Attempting to stay connected without exhaustion
Social media is bad, of course. But not entirely so. Sometimes I think about quitting it entirely, but every time it turns out to be difficult. Despite all the problems with social media platforms, they are a way to interface with a more global, diverse collection of people (users) than any editorial publication can provide, or for that matter, a closed forum/IRC/discord (or? Hm.)
I think that’s also why, on e.g. bluesky (woke twitter), I do end up looking at algorithmic feeds, and not just the chronological following one. (Another may be that at some point I can’t keep up with the chronological feed anyhow, I think.)
But it’s all still bad, so I like to try to make myself less dependent on these platforms. And, on reflection, I think why I stay on e.g. bluesky is not community. I am not a big poster, like most people I’m an audience member, and really most of these platforms are really various types of microblogging platforms – they are more like sets of soapboxes than social gatherings.
I know people do have communities on e.g. twitter and its derivatives, but I do think that those exist despite the platform, rather than using it as intended. These platforms are not facebook (not that facebook has been itself for a long time), and I try to treat them as places for posts, not socialisation (but the borders between those two are fuzzy). This is why part of my way to find alternatives is using an RSS reader.
Because – my problem isn’t that social media are asocial or necessarily make me feel bad (but they do that as well), but that it easily gets all too much. Post after post in an endless stream, and it’s so easy to just look for the next post until I get overwhelmed. But I do want to read articles/updates on certain things I follow – and RSS by contrast is manageable. I set the feed with complete authority, and when it’s empty, it’s empty.
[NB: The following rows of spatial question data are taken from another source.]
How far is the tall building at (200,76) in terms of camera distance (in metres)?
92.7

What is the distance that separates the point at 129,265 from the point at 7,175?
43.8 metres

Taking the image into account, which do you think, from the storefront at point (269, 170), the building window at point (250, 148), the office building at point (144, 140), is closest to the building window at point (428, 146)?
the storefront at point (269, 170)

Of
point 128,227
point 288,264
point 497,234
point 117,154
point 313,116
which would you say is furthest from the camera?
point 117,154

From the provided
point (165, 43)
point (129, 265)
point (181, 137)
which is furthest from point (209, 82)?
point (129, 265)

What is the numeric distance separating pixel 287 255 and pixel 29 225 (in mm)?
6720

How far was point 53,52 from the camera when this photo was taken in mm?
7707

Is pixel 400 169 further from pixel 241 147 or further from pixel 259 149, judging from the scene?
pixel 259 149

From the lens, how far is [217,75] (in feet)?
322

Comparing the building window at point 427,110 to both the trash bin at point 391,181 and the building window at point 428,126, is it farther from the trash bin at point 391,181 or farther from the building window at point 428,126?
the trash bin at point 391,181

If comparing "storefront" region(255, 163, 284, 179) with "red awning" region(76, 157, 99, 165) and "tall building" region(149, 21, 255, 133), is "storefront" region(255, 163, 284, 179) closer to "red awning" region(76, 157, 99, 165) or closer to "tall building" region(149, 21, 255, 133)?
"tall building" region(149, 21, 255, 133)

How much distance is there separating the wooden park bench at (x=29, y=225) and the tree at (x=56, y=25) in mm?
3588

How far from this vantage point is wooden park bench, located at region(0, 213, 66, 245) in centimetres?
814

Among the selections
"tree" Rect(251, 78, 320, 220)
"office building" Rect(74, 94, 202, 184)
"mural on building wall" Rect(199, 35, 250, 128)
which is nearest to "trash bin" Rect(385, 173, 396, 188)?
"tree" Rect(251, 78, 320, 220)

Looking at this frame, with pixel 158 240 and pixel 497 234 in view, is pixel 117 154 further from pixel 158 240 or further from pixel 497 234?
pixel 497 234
And that’s the problem solved? Not really, I think. Social media still has the advantage of user-to-user communication, whereas RSS is only post-to-user. The algorithms of social media lets you discover new and unexpected things… sometimes. All at the mercy of algorithm-designers and random (not-so-random) fellow users, but still. There’s a dynamism to social media that old-hat platforms (online and off) can’t replicate…?
So I don’t want to quit fully, I think. But I try to have a certain attitude. I don’t expect a village, fireplace or whatever; instead, a place to find Posts and things, preferably things going elsewhere.
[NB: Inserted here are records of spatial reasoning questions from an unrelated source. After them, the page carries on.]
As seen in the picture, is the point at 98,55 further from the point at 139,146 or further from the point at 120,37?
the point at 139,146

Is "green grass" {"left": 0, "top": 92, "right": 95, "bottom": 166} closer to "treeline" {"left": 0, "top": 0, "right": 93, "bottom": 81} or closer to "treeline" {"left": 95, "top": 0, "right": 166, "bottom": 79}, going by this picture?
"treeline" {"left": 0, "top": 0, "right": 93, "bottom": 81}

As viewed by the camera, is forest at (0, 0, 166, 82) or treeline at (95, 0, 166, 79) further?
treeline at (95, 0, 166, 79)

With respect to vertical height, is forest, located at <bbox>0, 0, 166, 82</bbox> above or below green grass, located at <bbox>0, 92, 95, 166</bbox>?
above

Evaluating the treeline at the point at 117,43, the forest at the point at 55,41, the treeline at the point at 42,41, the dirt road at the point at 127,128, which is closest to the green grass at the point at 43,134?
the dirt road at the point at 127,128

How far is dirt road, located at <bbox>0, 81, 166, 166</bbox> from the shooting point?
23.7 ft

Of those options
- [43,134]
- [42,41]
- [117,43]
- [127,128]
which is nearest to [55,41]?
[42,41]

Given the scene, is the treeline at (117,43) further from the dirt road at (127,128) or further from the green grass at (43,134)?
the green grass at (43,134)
Still, I think this – for me- shows the problem with things as they are. Social media feel very random. There’s no curation, and that’s what the old hat media gave – yes, gatekeeping, but also a manageable stream of new things. E.g., I genuinely find it difficult to find, or to get an overview of new books, games etc. Social media platforms don’t fix that but seems to be expected to (looking at you booktok). But it’s wholly insufficient.
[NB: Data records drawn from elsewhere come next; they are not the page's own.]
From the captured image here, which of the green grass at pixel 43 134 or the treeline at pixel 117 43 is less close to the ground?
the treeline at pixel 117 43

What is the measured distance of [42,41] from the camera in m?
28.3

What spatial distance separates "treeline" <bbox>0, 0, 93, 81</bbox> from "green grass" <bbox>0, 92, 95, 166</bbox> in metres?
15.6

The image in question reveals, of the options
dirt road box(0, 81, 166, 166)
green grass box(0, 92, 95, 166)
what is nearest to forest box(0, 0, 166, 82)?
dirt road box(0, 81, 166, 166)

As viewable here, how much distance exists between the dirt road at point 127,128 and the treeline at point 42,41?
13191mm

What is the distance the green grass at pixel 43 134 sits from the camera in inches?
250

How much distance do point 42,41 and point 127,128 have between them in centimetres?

And yet, even the publications that do exist, seem to always at some level to cater to social media palatability, filing of the spiky edges of avant-garde, idiosyncrasy or controversy.
I may be too harsh here, but… things feel like they’re stagnating. (And I wonder if this feeling is different from previous times. Previously I’ve hoped for the death of social media because it’s “bad” for various reasons, but I have a feeling that the – ahem – feeling of stagnation is new…)
Maybe there will be some kind of break at some point. I doubt e.g. neocities is that – it feels too nostalgia driven for that (as much as I adore the deeply personal/idiosyncratic nature of many of the sites here). Surely something more novel is in order. Or will we return to independent sites, forums and the like? And pay for journalism – which is probably necessary (and lo, the rise of worker-run news-sites in the anglosphere).
Back to exhaustion: This stagnation, and the lack of alternatives, at least if you want a certain level of connectedness, is probably why I still manage to exhaust myself (not helped by mental illness, of course) through social media, still. My activity goes up and down, and I think the unsolved tensions are part of it. I like the internet, in many ways I grew up here, and to me it remains a primary way of (in my efforts to combat my mental illness, attempting) socialisation but I would like a different one, that doesn’t revolve around microblogging.
Until then, I think it’s a question of staying on, while finding some equilibrium that allows that, but doesn’t invite regular exhaustion.